Kevin Rudd has to project a clear picture of Australia’s future with Labor….Parties of the centre-left can only win with a compelling vision based on future and fairness.

This was the hymn Rudd opened with and came back to with a final chorus but for much of the night he was trying desperately to score his points by attacking Abbott’s policies. Abbott didn’t get tripped up.


Joseph Fernandez, Head of Department, Journalism at Curtin University

Rather oddly, the scorecard for the people’s forum with the prime minister Kevin Rudd and opposition leader Tony Abbott dealt a verdict in which a non-party to the debate – journalists – came out losers.

As Mr Abbott put it: “People One, Journos Nil”.
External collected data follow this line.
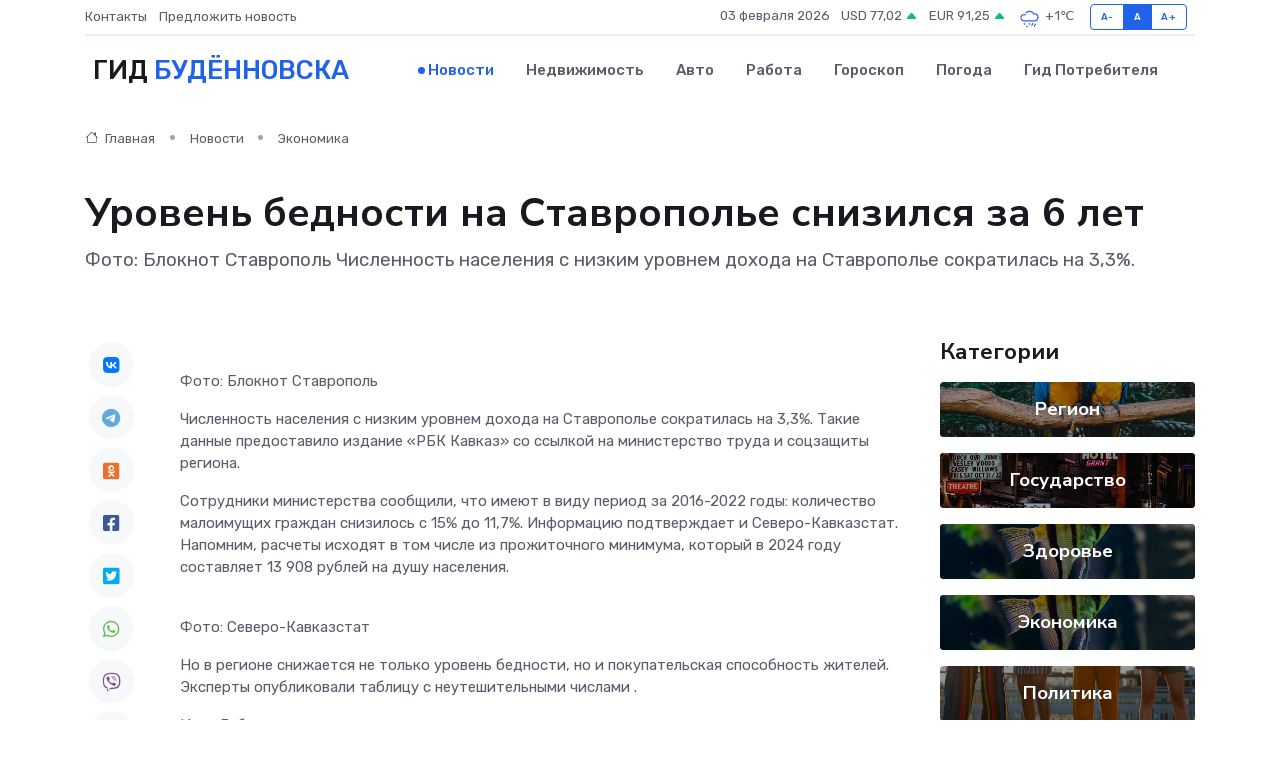

--- FILE ---
content_type: text/html; charset=utf-8
request_url: https://www.google.com/recaptcha/api2/aframe
body_size: 267
content:
<!DOCTYPE HTML><html><head><meta http-equiv="content-type" content="text/html; charset=UTF-8"></head><body><script nonce="w9paeRavYOPtT9WkZnxmVQ">/** Anti-fraud and anti-abuse applications only. See google.com/recaptcha */ try{var clients={'sodar':'https://pagead2.googlesyndication.com/pagead/sodar?'};window.addEventListener("message",function(a){try{if(a.source===window.parent){var b=JSON.parse(a.data);var c=clients[b['id']];if(c){var d=document.createElement('img');d.src=c+b['params']+'&rc='+(localStorage.getItem("rc::a")?sessionStorage.getItem("rc::b"):"");window.document.body.appendChild(d);sessionStorage.setItem("rc::e",parseInt(sessionStorage.getItem("rc::e")||0)+1);localStorage.setItem("rc::h",'1770104776060');}}}catch(b){}});window.parent.postMessage("_grecaptcha_ready", "*");}catch(b){}</script></body></html>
That remark drew this lament on the SMH’s live feed on the debate: “How very hurtful for us reptiles of the press”.

Unlike interrogation by journalists, however, the questions from the audience were predictable, covering planned cuts to public services, handouts to businesses, the paid parental leave scheme, the planned tax on savings deposits, WorkChoices, asylum seeker policy, environmental protection, 457 visas, housing affordability, and same sex marriage.

One question that broke the mould, however, concerned the poor calibre of some of the candidates fielded by the parties. Both leaders conceded this was a valid question.

While this point is not at the forefront of election concerns in this campaign it merits close consideration.